Pour l’heure, les taux restent à des niveaux historiquement bas. Les Etats bénéficient d’un cercle vertueux : à chaque fois qu’ils rachètent une vieille dette, ils le font en dépensant moins. « En France, les taux étaient à 3,49 % il y a dix ans,rappelle M. Dor. Aujourd’hui, on peut rembourser les créances d’alors en empruntant la même somme à seulement 0,2 %. » La charge de la dette française continue donc à baisser : en 1996, l’intérêt moyen servi était de 6,6 % ; il est aujourd’hui de 1,2 %.
Par ailleurs, pour remettre l’actuelle hausse des taux dans leur contexte, rappelons que l’Agence France Trésor prévoit d’emprunter 293 milliards d’euros cette année. « Une hausse des taux de 1 % représenterait une hausse des remboursements de 2,93 milliards d’euros, disons 3 milliards, explique M. Dor. Cela reste des montants raisonnables. »

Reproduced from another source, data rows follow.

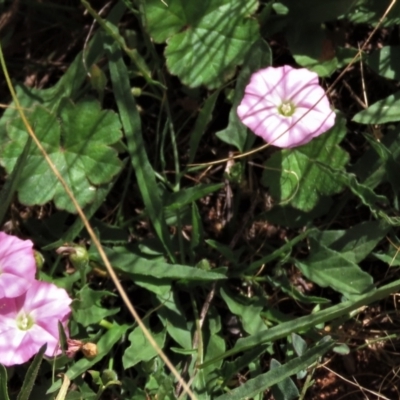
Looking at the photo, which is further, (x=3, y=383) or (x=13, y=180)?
(x=13, y=180)

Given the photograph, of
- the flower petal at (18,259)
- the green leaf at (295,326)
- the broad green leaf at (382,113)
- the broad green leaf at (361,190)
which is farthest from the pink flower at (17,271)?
the broad green leaf at (382,113)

Pour le moment tout va bien…
- La bulle financière va-t-elle exploser ?
Lors de la crise financière de 2008, les banques centrales occidentales ont pour la première fois mis leurs taux d’intérêt directeurs proches de zéro. Depuis, ne pouvant guère aller plus bas, elles sont passées à des politiques d’achats d’actifs sur les marchés. La crise de la zone euro, et encore plus la pandémie, les ont poussées à aller toujours plus loin dans leur interventionnisme.

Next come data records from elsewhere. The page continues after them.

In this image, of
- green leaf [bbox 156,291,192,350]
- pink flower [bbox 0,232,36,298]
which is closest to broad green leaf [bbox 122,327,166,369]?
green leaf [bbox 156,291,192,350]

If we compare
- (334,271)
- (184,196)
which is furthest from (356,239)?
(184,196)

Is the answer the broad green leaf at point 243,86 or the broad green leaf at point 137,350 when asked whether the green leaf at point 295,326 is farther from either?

Cette action était indispensable pour soutenir l’économie et permettre aux Etats et aux entreprises de continuer à se financer. Mais elle a aussi provoqué une hausse toujours plus spectaculaire des Bourses. Aux Etats-Unis, le S&P 500 est au plus haut de son histoire. En France, le CAC 40 s’en rapproche. La BCE a appelé cela la « remarquable exubérance » des marchés (sic).
Mais » le règne actuel de l’hyperfinanciarisation supportera-t-il des taux élevés ? », s’interroge Mme Riches-Flores. C’est pour éviter cette contagion que les banquiers centraux promettent pour l’instant de ne pas retirer leur soutien. Mais, pour Mme Riches-Flores, la Fed ne va plus pouvoir le faire longtemps, alors que l’inflation dépasse 4 % aux Etats-Unis, soit le double de son objectif officiel. Elle estime cependant que, si une forte correction des marchés est possible, une vraie crise financière, comme en 2008, n’est pas le scénario le plus probable. « Tant que les taux remontent progressivement, la bulle n’a pas de raison d’éclater, relativise également M. Ecalle. Les banques centrales peuvent gérer cela. » En revanche, une remontée brutale changerait complètement la donne.

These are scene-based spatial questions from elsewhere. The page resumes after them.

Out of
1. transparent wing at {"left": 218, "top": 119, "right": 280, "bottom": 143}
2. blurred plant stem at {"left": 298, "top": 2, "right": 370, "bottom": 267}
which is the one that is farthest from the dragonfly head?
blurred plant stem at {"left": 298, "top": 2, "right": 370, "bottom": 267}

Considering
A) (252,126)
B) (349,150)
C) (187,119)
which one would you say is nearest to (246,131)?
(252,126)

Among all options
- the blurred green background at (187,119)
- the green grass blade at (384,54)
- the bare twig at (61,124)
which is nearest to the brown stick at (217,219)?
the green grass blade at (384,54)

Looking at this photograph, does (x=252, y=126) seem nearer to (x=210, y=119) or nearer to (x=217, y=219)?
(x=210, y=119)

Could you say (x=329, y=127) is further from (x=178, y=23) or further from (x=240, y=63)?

- Que vont faire les banques centrales ?
Avec le Covid-19, la BCE a lancé un plan pandémie (Pandemic Emergency Purchase Programme, PEPP), une énorme enveloppe de 1 850 milliards d’euros destinée à acheter des dettes sur les marchés. Plus de la moitié est déjà utilisée, et la BCE devrait y avoir recours au moins jusqu’en mars 2022. Le débat enfle cependant sur la vitesse d’intervention de la BCE. Pendant l’hiver, elle dépensait environ 17 milliards d’euros par semaine de ce PEPP. En mars, voyant les taux qui commençaient à augmenter, la BCE a accéléré, atteignant 20 milliards de rachat de dette par semaine. Avec le redémarrage de l’économie, les traditionnels faucons commencent à se faire entendre. Dès avril, le gouverneur de la Banque des Pays-Bas, Klaas Knot, a appelé à réduire l’intervention de la BCE dès « le troisième trimestre ».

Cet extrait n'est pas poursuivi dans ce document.